Lastly, on my fasting days I normally skip all meals except dinner without too much problem. I find eating a meal promotes hunger and can often open the flood gates. I’m not sure how to deal with this, I’ve tried to fill up on lentils but that doesn’t seem to help. I think starchy or sugary foods definitely make the after dinner cravings worse. I think eating right before bed may help, since any cravings will be while i’m sleeping, but that’s not an option since we eat as a family).
28 Oct 16
Depending on carbohydrate intake you can can gain or lose weight that is just the water needed to bind glycogen (stored glucose): about 4 grams of water to bind 1 gm of glycogen. Unless you are low-carb adapted, when you fast you (initially) use glycogen from the liver and exercise uses glycogen in muscle. So burn an ounce of glycogen, lose five ounces that will come back immeidately when you eat substantial carbs again.

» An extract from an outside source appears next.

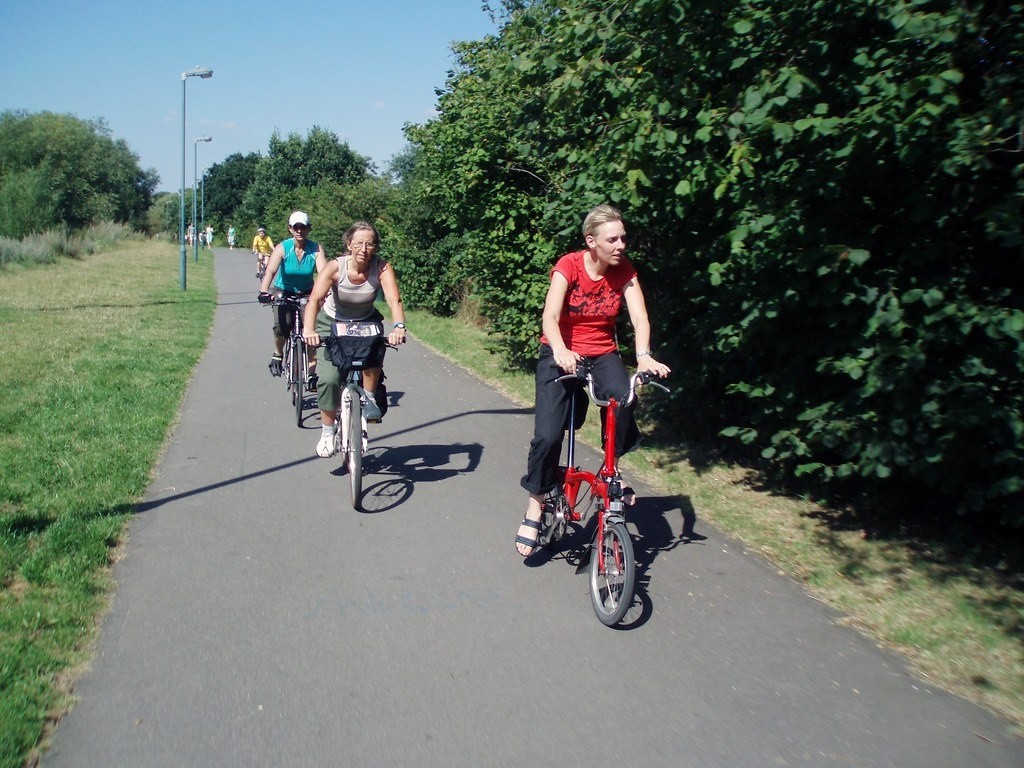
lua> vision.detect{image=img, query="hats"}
[289,212,310,226]
[257,227,266,232]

I lose about 4 pounds every fast day it seems (three fasts so far) and regain most of it on the following non-fast day. Any true weight loss is hidden under this oscillation. It might be best to only compare weighings from the same point in the fast/nonfast cycle.
29 Oct 16
Before doing any fasting I was mostly trying to do portion control and exercise. I suffered with hunger a lot. Then I cut most of the added refined sugar in my diet (from ~60g/day to less than 20g/day) and most of my hunger vanished. That is the primary reason I felt I could give fasting a try. Over the months I experimented and I found that if I had a high sugar day I would feel extra hunger that day and some into the next. When I had two high sugar days in a row the hunger was much worse for more than a day. So for me avoiding sugar most of the time avoids the worst of the binging. I still tend to overeat on peanuts.
Probably different people have different triggers, I just seem to have a low tolerance for sugar and the impact is I have a harder time with hunger if I have too much of it.